Swift shared libraries as plugins

Hello, is there an accepted way of loading one Swift module from another at runtime and using the loaded module’s symbols? This will be on Linux, if it makes a difference.

I can think of using dlopen and friends in the caller and @_silgen_name in the callee but maybe there’s a more sanctioned way about it?

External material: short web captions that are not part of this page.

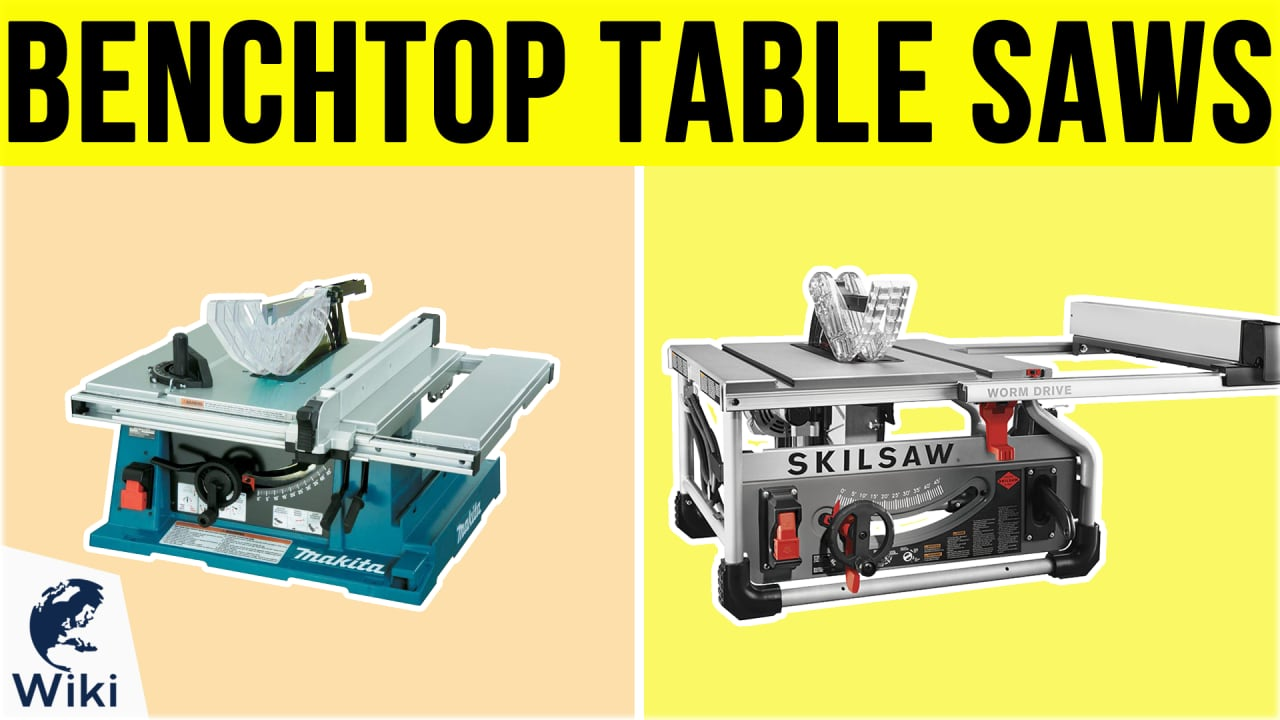 7 Best Benchtop Table Saws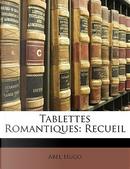 Tablettes Romantiques by Abel Hugo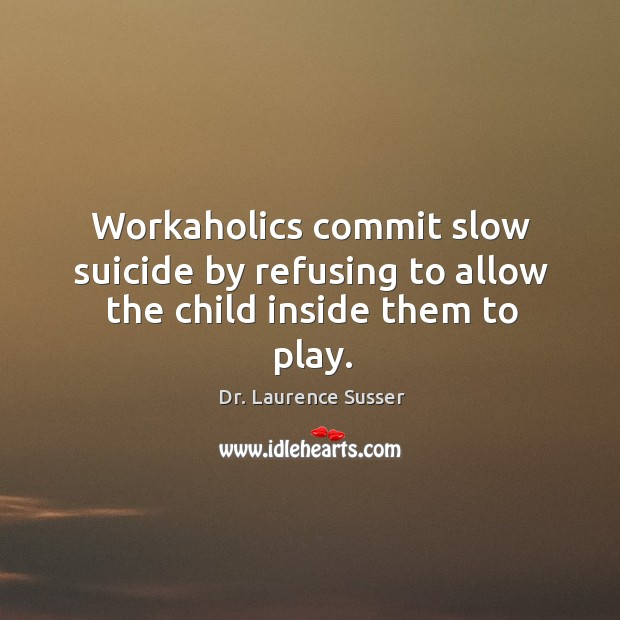 Workaholics commit slow suicide by refusing to allow the child inside them to play. Image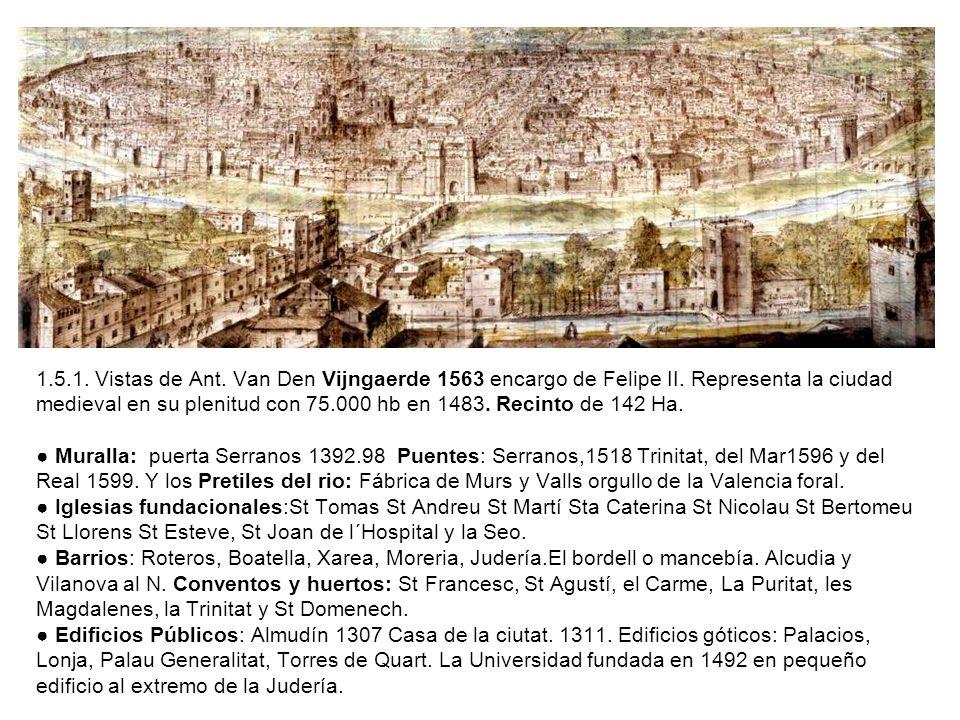 1.5.1. Vistas de Ant. Van Den Vijngaerde 1563 encargo de Felipe II. Representa la ciudad medieval en su plenitud con 75.000 hb en 1483. Recinto de 142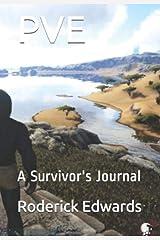 PVE: A Survivor's Journal Kindle Edition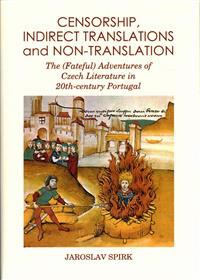 Censorship, Indirect Translations and Non-Translation: The (Fateful) Adventures of Czech Literature in 20th-Century Portugal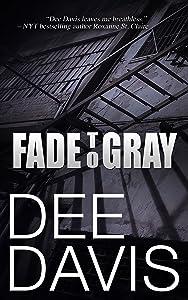 Fade To Gray (Triad Series Book 1)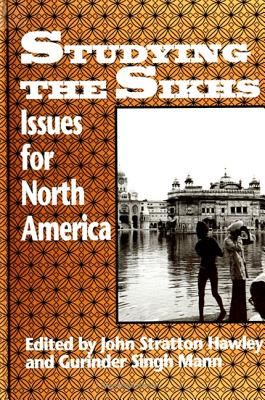 Image for Studying the Sikhs: Issues for North America (S U N Y Series in Religious Studies)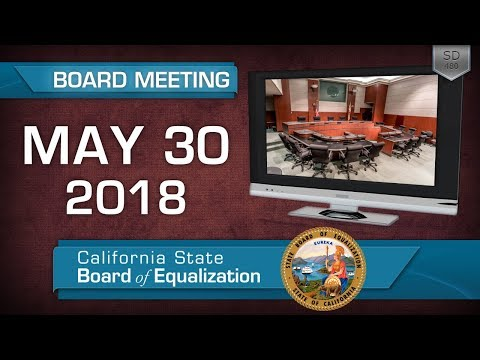May 30, 2018 California State Board of Equalization Board Meeting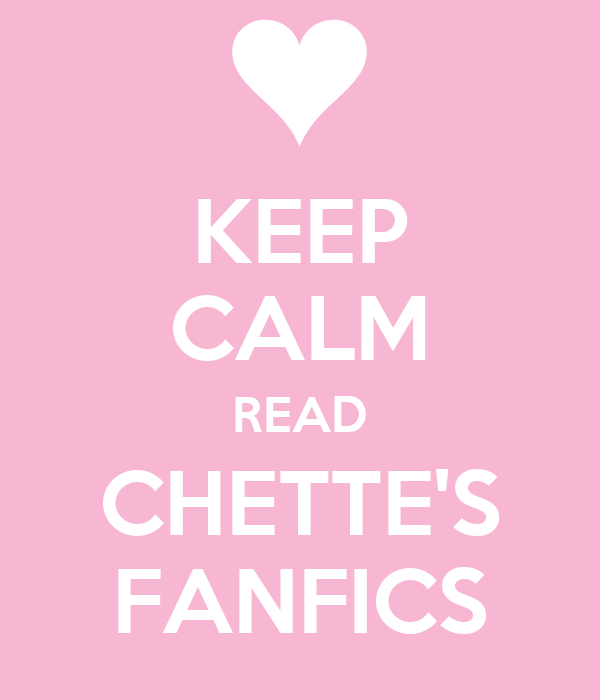KEEP CALM READ CHETTE'S FANFICS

Sanctioned might be overstating it but you could try something more structured like SwiftPlugin/main.swift at master · johnno1962/SwiftPlugin · GitHub

import Foundation

func LoadPlugin<T>(onto: T.Type, dylib: String) -> T.Type {
    guard let handle = dlopen(dylib, RTLD_NOW) else {
        fatalError("Could not open \(dylib) \(String(cString: dlerror()))")
    }

    var info = Dl_info()
    dladdr(unsafeBitCast(onto, to: UnsafeRawPointer?.self), &info)
    guard let replacement = dlsym(handle, info.dli_sname) else {
        fatalError("Could not locate class \(String(cString: info.dli_sname))")
    }

    return unsafeBitCast(replacement, to: T.Type.self)
}

print("Hello, World!")

// Class MyPlugin from bundle is overlayed onto this class

open class MyPlugin {

    open class func getInstance() -> MyPlugin {
        fatalError("getInstanceMain")
    }

    open func incCounter() -> Int {
        fatalError("incCounterMain")
    }
}

var info = Dl_info()
dladdr(&info, &info)

let pluginPath = URL(fileURLWithPath: String(cString: info.dli_sname)).deletingLastPathComponent()
    .appendingPathComponent("MyPlugin.bundle/Contents/MacOS/MyPlugin").path

let cl = LoadPlugin(onto: MyPlugin.self, dylib: pluginPath)

let i = cl.getInstance()
print(i.incCounter())
print(i.incCounter())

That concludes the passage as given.